Catholic Commentary
A Prayer for Self-Mastery and Deliverance from Sin
1O Lord, Father and Master of my life, don’t abandon me to their counsel. Don’t let me fall because of them.2Who will set scourges over my thought, and a discipline of wisdom over my heart, that they spare me not for my errors, and not overlook their sins?3Otherwise my errors might be multiplied, and my sins abound, I fall before my adversaries, and my enemy rejoice over me.4O Lord, Father and God of my life, don’t give me a haughty eyes,5and turn away evil desire from me.6Let neither gluttony nor lust overtake me.
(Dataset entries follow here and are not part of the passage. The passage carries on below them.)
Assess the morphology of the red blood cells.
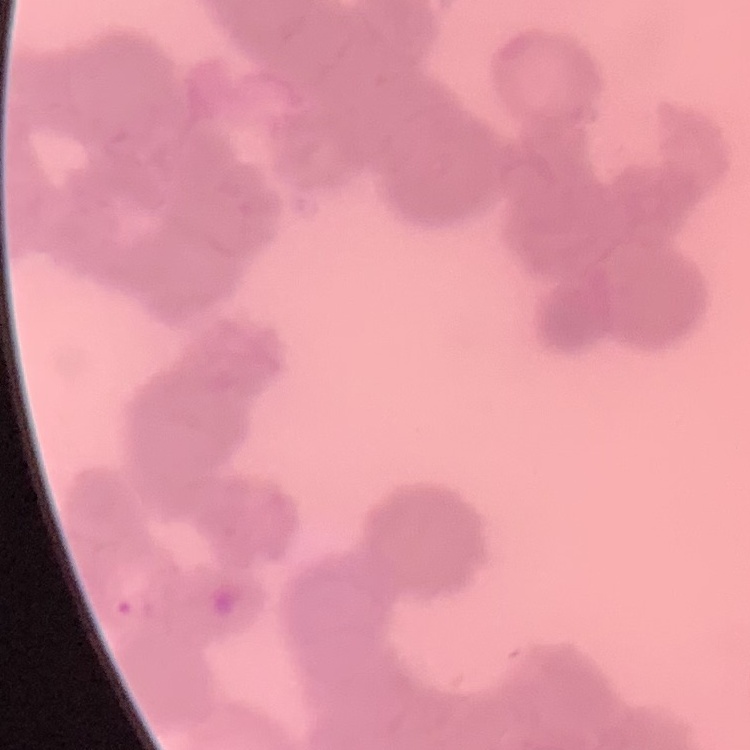

They show rouleaux formation.

Thin peripheral smear. Stained with either Field's or Giemsa. Square crop of a larger photomicrograph.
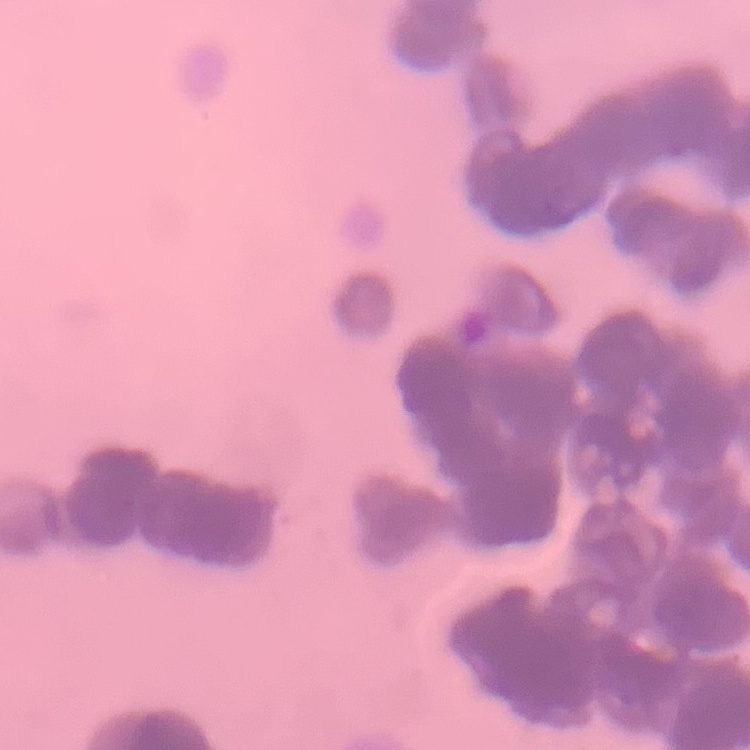
The red blood cells exhibit rouleaux formation. Field's or Giemsa stain. Thin blood smear. Square crop of a larger photomicrograph.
Don’t give me over to a shameless mind.
Ben Sira asks God not to forgive his sins after the fact, but to restrain his capacity for sin before it takes hold—a radical prayer that treats pride, lust, and gluttony as spiritual diseases requiring divine surgery, not mere willpower.
In one of the most intimate and psychologically acute prayers in the Old Testament, Ben Sira addresses God as "Lord, Father, and Master of my life," begging not merely for forgiveness after sin but for the interior discipline to prevent sin before it takes hold. The passage confronts three domains of human weakness — disordered thought, pride, and bodily appetite — and places their remedy entirely in God's hands. This prayer reveals a profound anthropology: the wise person knows himself well enough to ask God to govern what he cannot govern alone.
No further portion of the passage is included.